Macron lunched with about 60 of the world's tech leaders at the Elysée presidential palace on Wednesday and had face-to-face meetings scheduled with Zuckerberg, IBM's Ginni Rometty, Microsoft's Satya Nadella and Uber's Dara Khosrowshahi.
Even before meeting Rometty, Macron could boast of a victory with an announcement on Wednesday that IBM would create 1,800 jobs in France and expand its training programmes here.
The jobs, 400 of which had already been announced at March's Paris artificial intelligence summit, will develop artificial intelligence, the Blockchain digital assets platform, cloud computing and the internet of things.
Fake news, tax, employment
Zuckerberg's on Tuesday told European MPs that Facebook had "not done enough to prevent these tools being used for harm", such as the abuse of confidential information by companies such as Cambridge Analytica, which allegedly used it to influence last year's US presidential election.
Macron was expected to tackle him and the other tech moghuls on the spread of fake news, tax regulation and their social responsibilities.
Facebook, Google, Apple and Amazon are criticised by EU leaders for their extensive use of tax havens, although efforts to tighten up the bloc's law on the question have come to grief due to opposition from low-tax countries like Ireland and Luxembourg.
Macron, a former merchant banker, has a worldwide reputation for being business-friendly and, in contrast to his decree-orientated approach to labour reform, his efforts to influence companies have largely been in the form of appeals for good behaviour, backed up with extensive tax cuts.
Tackling urban poverty
That approach was in evidence on Tuesday when he rejected the idea of a new plan to revive France's "banlieueus", the rundown areas on the edges of most towns and cities that are home to more than five million people.
While announcing that the public sector would organise 15,000 more internships for youngsters from the banlieues, he appealed to the country's 120 biggest companies to match that figure, announcing a plan to monitor racial discrimination in employment through tests over the next three years.
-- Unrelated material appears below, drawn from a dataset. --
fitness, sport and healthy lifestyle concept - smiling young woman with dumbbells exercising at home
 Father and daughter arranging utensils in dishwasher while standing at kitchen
The president ignored a proposal in a report he himself commissioned from former urban development minister Jean-Louis Borloo to invest a billion euros a year over five years into urban renewal in 1,300 problem districts, although he had already announced the creation of 30,000 creche places to help women enter the labour force.
Policing is also to be stepped up and Macron vowed to crack down on drug trafficking.
Many local and national politicians have expressed disappointment at the declaration, the right accusing him of ignoring immigration and radical Islamism, the left claiming that tax handouts to the wealthy should have been used to fund anti-poverty campaigns such as free school meals.